#### [RECORDS SUPPLIED]
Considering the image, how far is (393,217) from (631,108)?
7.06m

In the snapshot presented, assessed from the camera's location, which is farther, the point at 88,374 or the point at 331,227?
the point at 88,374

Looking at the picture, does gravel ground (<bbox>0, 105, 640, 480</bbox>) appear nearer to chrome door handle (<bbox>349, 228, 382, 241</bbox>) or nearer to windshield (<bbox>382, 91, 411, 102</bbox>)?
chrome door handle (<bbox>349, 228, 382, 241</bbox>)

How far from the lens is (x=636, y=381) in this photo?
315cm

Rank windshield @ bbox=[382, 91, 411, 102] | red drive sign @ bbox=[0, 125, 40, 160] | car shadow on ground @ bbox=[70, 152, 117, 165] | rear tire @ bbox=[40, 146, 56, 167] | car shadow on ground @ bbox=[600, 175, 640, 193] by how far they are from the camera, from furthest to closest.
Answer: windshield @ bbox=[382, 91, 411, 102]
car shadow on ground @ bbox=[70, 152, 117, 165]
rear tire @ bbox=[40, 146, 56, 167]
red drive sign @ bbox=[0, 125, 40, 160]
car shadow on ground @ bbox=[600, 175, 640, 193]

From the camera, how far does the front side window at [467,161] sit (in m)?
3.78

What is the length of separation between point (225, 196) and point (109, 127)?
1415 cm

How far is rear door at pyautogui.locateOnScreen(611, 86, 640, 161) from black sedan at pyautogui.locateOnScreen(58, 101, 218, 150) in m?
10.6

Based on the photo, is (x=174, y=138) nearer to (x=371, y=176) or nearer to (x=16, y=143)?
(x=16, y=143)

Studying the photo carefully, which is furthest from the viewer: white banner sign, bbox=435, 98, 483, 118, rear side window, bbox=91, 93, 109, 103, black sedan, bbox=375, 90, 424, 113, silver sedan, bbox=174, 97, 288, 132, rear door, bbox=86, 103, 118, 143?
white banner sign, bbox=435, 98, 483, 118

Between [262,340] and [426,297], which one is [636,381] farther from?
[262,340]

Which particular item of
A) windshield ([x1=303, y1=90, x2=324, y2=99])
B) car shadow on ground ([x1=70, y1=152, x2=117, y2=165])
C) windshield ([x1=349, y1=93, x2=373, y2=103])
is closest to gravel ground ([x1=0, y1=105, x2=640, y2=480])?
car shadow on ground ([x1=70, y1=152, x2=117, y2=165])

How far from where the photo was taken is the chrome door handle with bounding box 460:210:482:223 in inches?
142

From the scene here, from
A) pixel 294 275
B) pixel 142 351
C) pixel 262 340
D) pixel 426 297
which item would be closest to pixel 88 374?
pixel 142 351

#### [PROBLEM DETAILS]
Copy all of the rows above word for word.

#### [REPLY TO THE TASK]
Considering the image, how far is (393,217) from (631,108)?
7.06m

In the snapshot presented, assessed from the camera's location, which is farther, the point at 88,374 or the point at 331,227?
the point at 88,374

Looking at the picture, does gravel ground (<bbox>0, 105, 640, 480</bbox>) appear nearer to chrome door handle (<bbox>349, 228, 382, 241</bbox>) or nearer to windshield (<bbox>382, 91, 411, 102</bbox>)?
chrome door handle (<bbox>349, 228, 382, 241</bbox>)

How far from the lens is (x=636, y=381) in this photo?
315cm

Rank windshield @ bbox=[382, 91, 411, 102] | red drive sign @ bbox=[0, 125, 40, 160] | car shadow on ground @ bbox=[70, 152, 117, 165] | rear tire @ bbox=[40, 146, 56, 167] | car shadow on ground @ bbox=[600, 175, 640, 193] by how far they are from the camera, from furthest to closest.
Answer: windshield @ bbox=[382, 91, 411, 102]
car shadow on ground @ bbox=[70, 152, 117, 165]
rear tire @ bbox=[40, 146, 56, 167]
red drive sign @ bbox=[0, 125, 40, 160]
car shadow on ground @ bbox=[600, 175, 640, 193]

From the camera, how far does the front side window at [467,161] sit (in m)?
3.78

What is the length of separation between point (225, 196) and point (109, 127)?
1415 cm

How far is rear door at pyautogui.locateOnScreen(611, 86, 640, 161) from black sedan at pyautogui.locateOnScreen(58, 101, 218, 150) in m?
10.6

Based on the photo, is (x=174, y=138) nearer to (x=371, y=176) or nearer to (x=16, y=143)?
(x=16, y=143)

Studying the photo carefully, which is furthest from the viewer: white banner sign, bbox=435, 98, 483, 118, rear side window, bbox=91, 93, 109, 103, black sedan, bbox=375, 90, 424, 113, silver sedan, bbox=174, 97, 288, 132, rear door, bbox=86, 103, 118, 143?
white banner sign, bbox=435, 98, 483, 118

Between [262,340] and [426,297], which one is [636,381] farther from?
[262,340]

Which particular item of
A) windshield ([x1=303, y1=90, x2=324, y2=99])
B) car shadow on ground ([x1=70, y1=152, x2=117, y2=165])
C) windshield ([x1=349, y1=93, x2=373, y2=103])
is closest to gravel ground ([x1=0, y1=105, x2=640, y2=480])?
car shadow on ground ([x1=70, y1=152, x2=117, y2=165])

How far from where the photo was taken is the chrome door handle with bounding box 460:210:482:223 in inches?
142

From the scene here, from
A) pixel 294 275
B) pixel 142 351
C) pixel 262 340
D) pixel 426 297
which item would be closest to pixel 88 374?
pixel 142 351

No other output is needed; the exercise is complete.